Assigned task: Print, exactly and with no pictures, the line containing "Les 3 Légumes" and each line after it to the end of the entries below.

++++++++

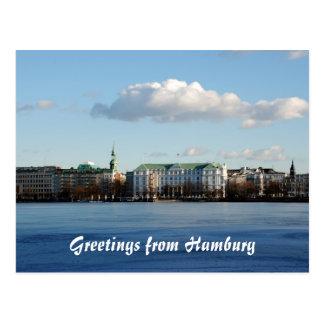Cartão de Hamburgo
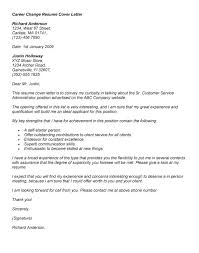 Cover Letter Template Career Change Gdyinglun Com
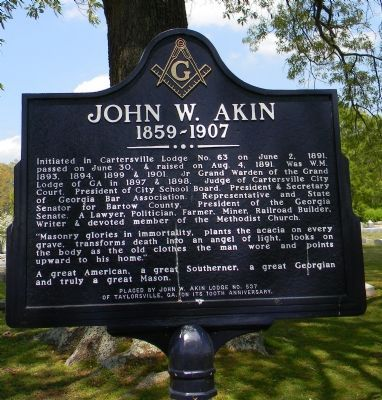 John W. Akin Marker image. Click for full size.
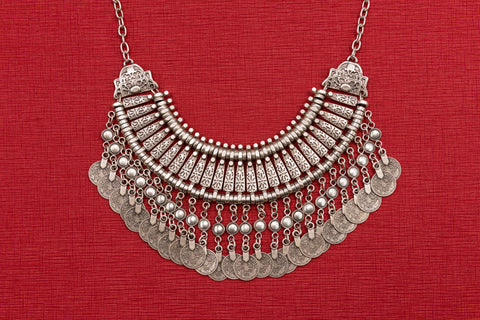 Turkish Necklace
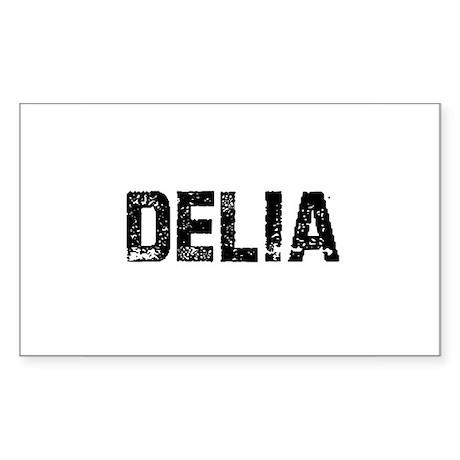 Delia Rectangle Sticker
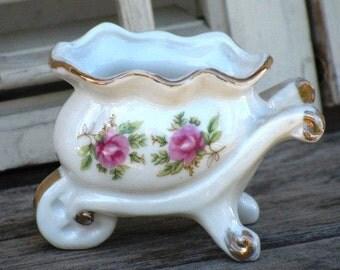 Vintage Porcelain Trinket Holder, Wheelbarrow Trinket Rings 'N Things, Shabby Chic Decor, Christmas Gift Idea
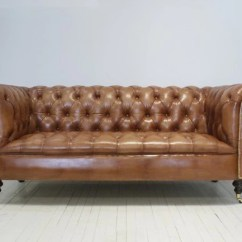 Most Expensive Leather Sofas In The World Innovation Unfurl Sofa Bed Uk Chesterfield Chair Makers Robinson Of England Wilmington Light Tan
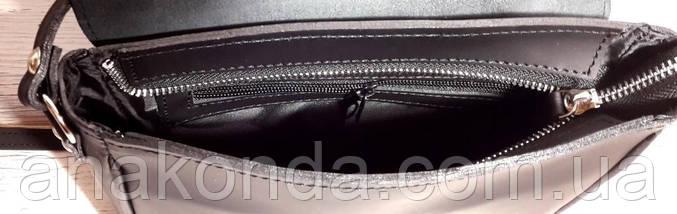 41 Натуральная кожа, Сумка кросс-боди женская, черный ультраматовый, фото 3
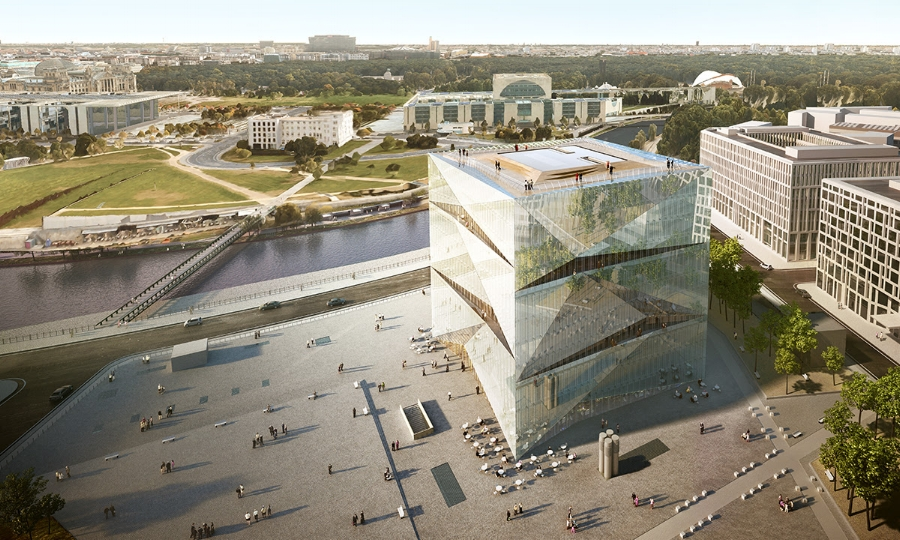 Cube Berlim  -  3XN Architects | Image: Site World Architecture Festival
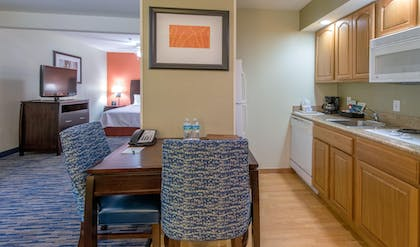 Studio Kitchen and Dining | 1 King Bed Studio Suite | Homewood Suites by Hilton Sarasota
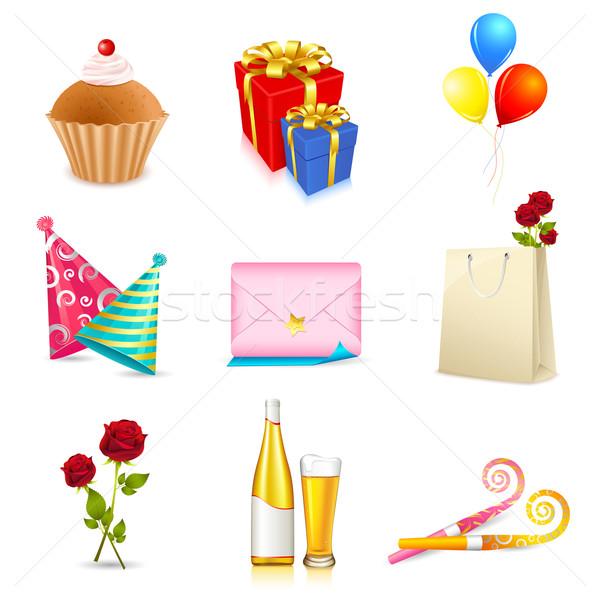 Birthday Elements Stock photo © vectomart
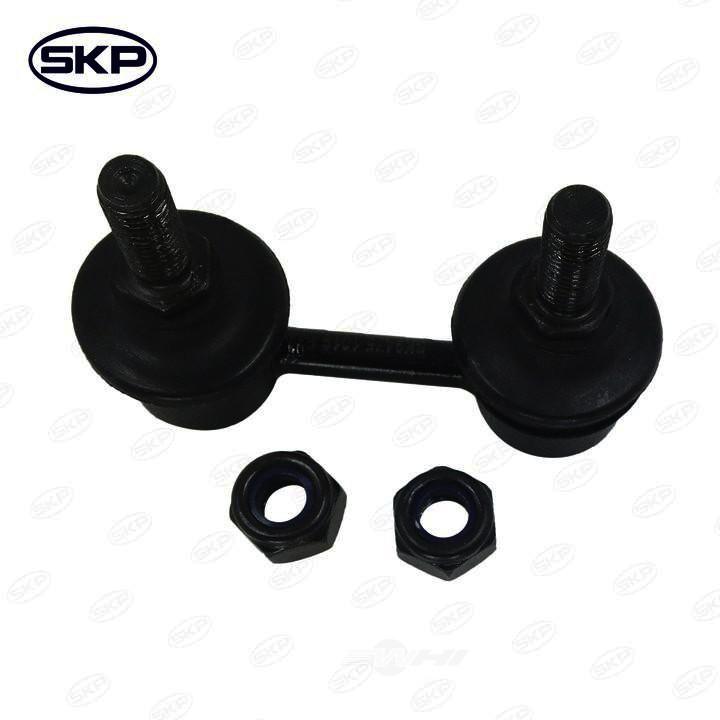SKP SK80158 Suspension Stabilizer Bar Link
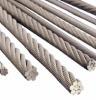 Roestvrij staal 304/316 Kabel van de Draad met Goede Kwaliteit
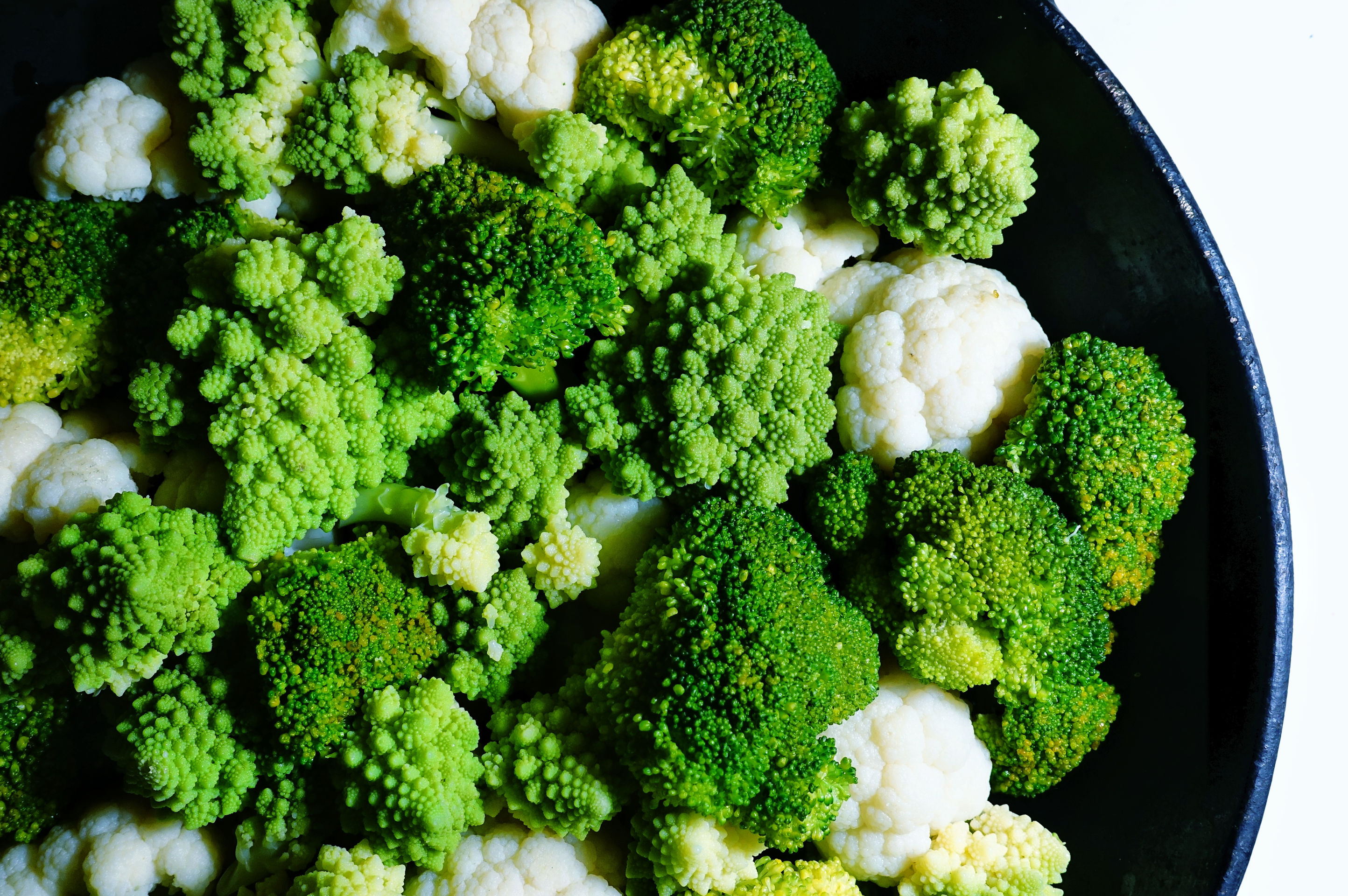 Les 3 Légumes Précuit Vapeur choux fleurs, brocolis et choux romanesco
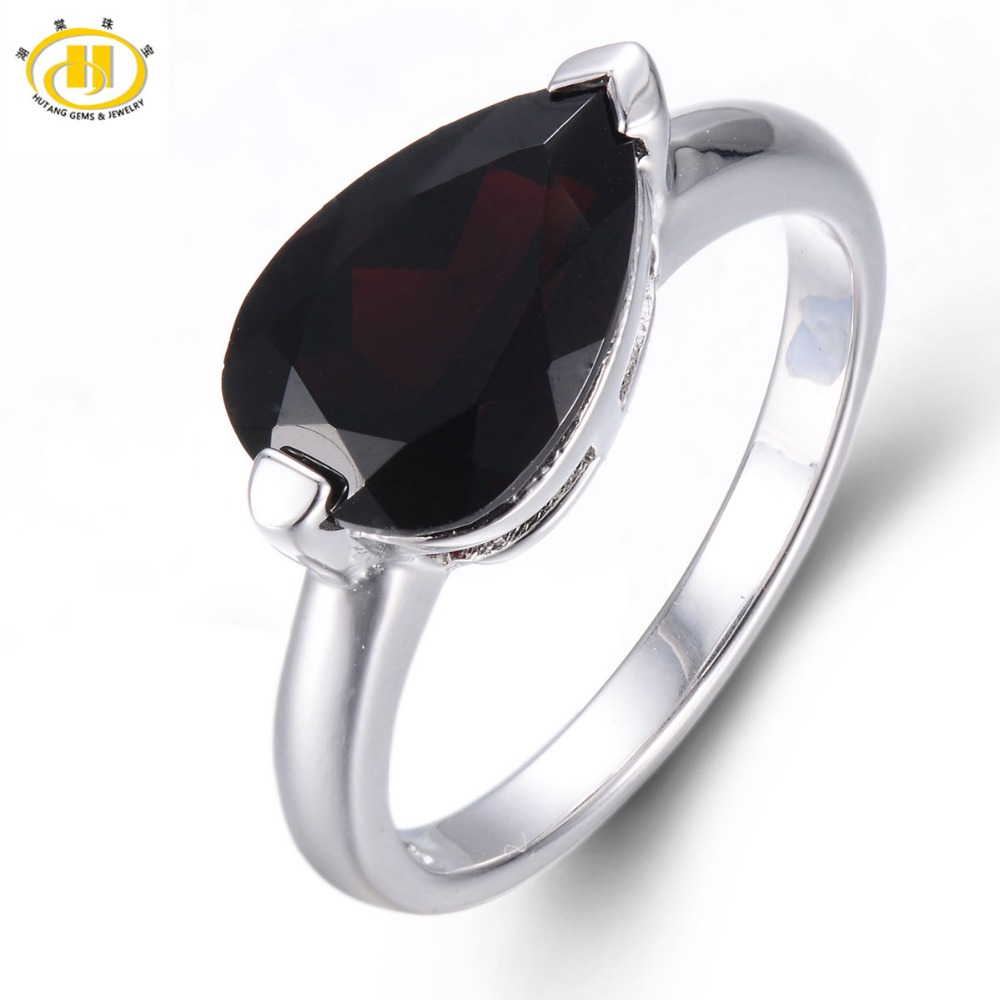 HUTANG 3.0ct Natural Black Garnet Pear Cut Solid 925 Sterling Silver Ring Gemstone Fine Jewelry Womens Xmas Gift Black FridayHUTANG 3.0ct Natural Black Garnet Pear Cut Solid 925 Sterling Silver Ring Gemstone Fine Jewelry Womens Xmas Gift Black Friday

++++++++

Exercise response:
 Les 3 Légumes Précuit Vapeur choux fleurs, brocolis et choux romanesco
 HUTANG 3.0ct Natural Black Garnet Pear Cut Solid 925 Sterling Silver Ring Gemstone Fine Jewelry Womens Xmas Gift Black FridayHUTANG 3.0ct Natural Black Garnet Pear Cut Solid 925 Sterling Silver Ring Gemstone Fine Jewelry Womens Xmas Gift Black Friday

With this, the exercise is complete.